黒いベストに白いリボンの女性。彼女の目は冷静だが、指先は微かに震えている。家族の印の中で、彼女だけが「何か」を見抜いている。周囲の混乱の中、唯一の錨(いかり)のような存在。美しさと危険が同居する。
青白いストライプのパジャマ。病院という場所にあって、なぜか「家」を感じさせるデザイン。家族の印では、この服が登場人物の心理状態を象徴している。弱さと強さが交錯する、見逃せないディテール。
グリーンスーツの女性が胸につけた羽根のブローチ。家族の印で、彼女が怒りを爆発させる直前に、わずかに光る。小道具の演出が巧み。感情の高まりを静かに予告する、映画的センス満点の1フレーム。

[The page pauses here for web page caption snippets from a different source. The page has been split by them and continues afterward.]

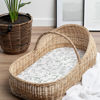 Picture of Sorrel + Fern 2-Pack Organic Fitted Bassinet Sheets (Butterfly Garden) - Buttery Soft Breathable Cotton Blend for Standard Bassinet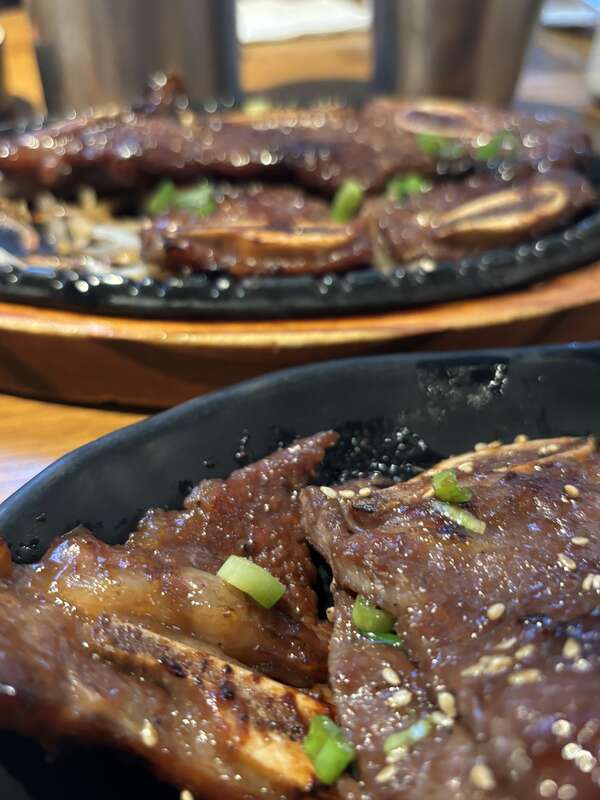 Marinated BBQ Beef Rib (Jin Cook Restaurant Glendale).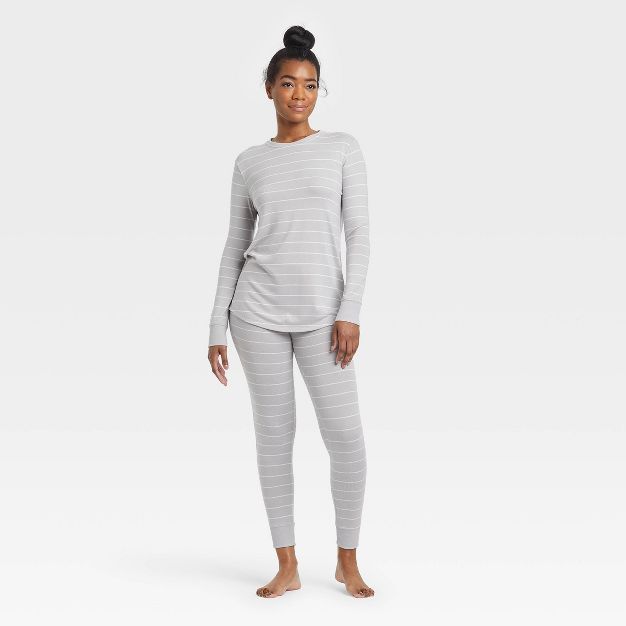 Women's Cozy Long Sleeve Top and Pants Pajama Set - Stars Above™ | Target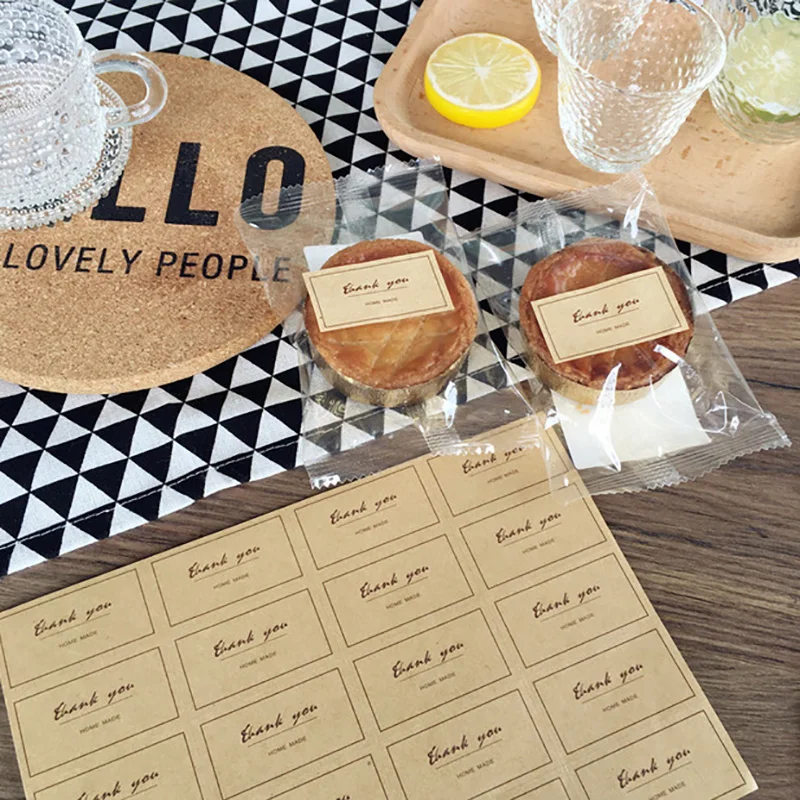 80 шт спасибо ярлык тикеров сделай сам ручная работа подарок торт выпечки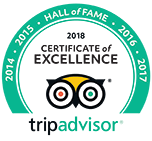 TripAdvisor Hall of Fame 2018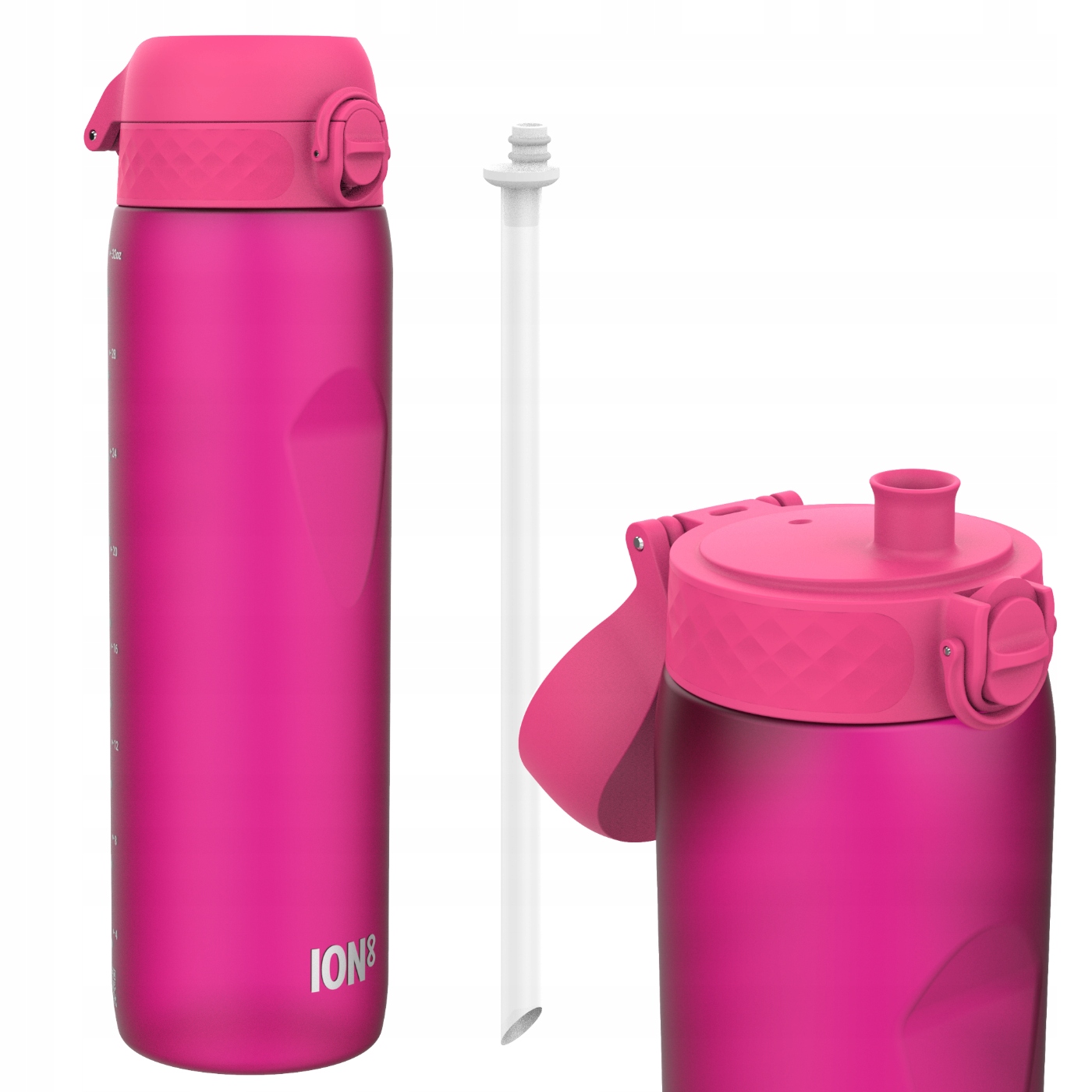 Bidon Ze Słomką Rurką Sportowy Ustnik Siłownia Fitness ION8 1 L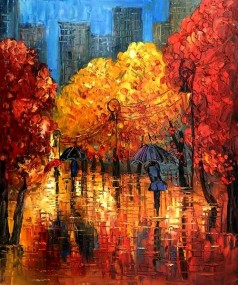 Autumn (Umbrellas)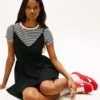 Tommy Jeans Skaterkleid aus Leinenmischung Tommy Jeans Skaterkleid aus Leinenmischung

手術室で車椅子が倒れる音。家族の印のクライマックス前夜。物理的な崩壊が、人間関係の崩壊を予感させる。音響デザインが優秀。観客の心臓に直接響くようなインパクト。
緑のガウンと眼鏡の医師。一見穏やかだが、その瞳には計算された余裕がある。家族の印で彼が「笑う」瞬間は、恐怖より不気味さを感じさせる。悪役ではない――それが最も怖い。